For years, when it came to financial transactions and other mission-critical data transfers, the idea of delivering high availability meant an exercise in hardware redundancy and came from companies like IBM and Tandem, now part of Hewlett-Packard. It was expensive, because this dates back to a time when companies did not buy multiple computers for a single application. Assured availability required proprietary hardware and software to operate two systems so that when one stopped working the application would “fail over” to the other. When all you have is a hammer – hardware redundancy – every problem looks like a nail. But in today’s world of scale out systems, cloud services and the ability to swipe a credit card with companies like Amazon.com AWS to get inexpensive web services at scale, there are more options to consider for configuring availability at the platform level. However, not all of the architectural options can guarantee availability of an application on these larger cloud systems. So does a focus on uptime need to happen through expensive hardware or less expensive software-based services?
Companies like Stratus Technologies, who pioneered the early days of always-on computing as “Stratus Computer”, are starting to deliver always-on solutions for redundancy through software running on off-the-shelf cloud hardware. It’s supports the concept called Software Defined Availability (paper here),which fits nicely into the construct of the software-defined datacenter.
Years ago, redundancy was enforced for higher end financial systems and transactional processing like ATM cash disbursement through massive systems that cost millions to acquire and even more to keep in operation through expensive services. The financial model gravitated around the idea that the highest quality hardware, with built-in redundant components was the best financial hedge on downtime. Expensive data communications links coupled with a small number of expensive redundantly configured systems capable of delivering the right number of “9’s” for up-time were the only options available..

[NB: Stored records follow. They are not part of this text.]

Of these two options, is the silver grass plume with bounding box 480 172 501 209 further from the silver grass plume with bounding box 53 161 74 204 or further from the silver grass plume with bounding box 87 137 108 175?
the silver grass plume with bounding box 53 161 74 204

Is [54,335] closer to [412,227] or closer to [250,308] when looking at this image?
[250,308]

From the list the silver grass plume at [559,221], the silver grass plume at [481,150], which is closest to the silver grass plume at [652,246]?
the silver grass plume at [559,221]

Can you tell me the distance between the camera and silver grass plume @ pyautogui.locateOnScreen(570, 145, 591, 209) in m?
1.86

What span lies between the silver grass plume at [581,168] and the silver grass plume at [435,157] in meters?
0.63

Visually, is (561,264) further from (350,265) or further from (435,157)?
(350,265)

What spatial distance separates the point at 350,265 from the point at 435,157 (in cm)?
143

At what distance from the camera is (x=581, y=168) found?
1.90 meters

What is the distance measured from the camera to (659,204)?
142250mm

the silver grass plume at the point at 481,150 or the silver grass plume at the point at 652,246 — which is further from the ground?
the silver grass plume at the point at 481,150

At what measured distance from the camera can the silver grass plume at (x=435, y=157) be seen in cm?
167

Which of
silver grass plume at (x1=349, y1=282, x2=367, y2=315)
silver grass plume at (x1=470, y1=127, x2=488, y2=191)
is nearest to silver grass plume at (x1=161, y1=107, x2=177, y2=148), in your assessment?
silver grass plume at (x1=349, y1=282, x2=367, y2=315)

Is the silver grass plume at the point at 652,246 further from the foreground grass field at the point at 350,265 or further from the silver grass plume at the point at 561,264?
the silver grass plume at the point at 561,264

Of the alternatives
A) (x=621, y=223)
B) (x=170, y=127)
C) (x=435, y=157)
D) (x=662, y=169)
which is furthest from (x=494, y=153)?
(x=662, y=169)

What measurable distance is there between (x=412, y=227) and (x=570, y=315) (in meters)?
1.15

Times have changed. Merchant clouds like Amazon.com AWS are a massive set of redundant hardware resources designed to react to flexible businesses needs. When opportunity knocks, businesses grab that brass ring; they can’t afford to mortgage the future being tied down to expensive hardware when the opportunity may be highly profitable but also fleeting. While many watched the Super Bowl this past weekend, the play on the field quickly paled in comparison to the annual festival of high end ads. And with a blowout on the field, distracted viewers might engage with those advertisers at a higher than expected level. These types of opportunities can be massive – and short-lived, so high capacity with low system downtime is essential.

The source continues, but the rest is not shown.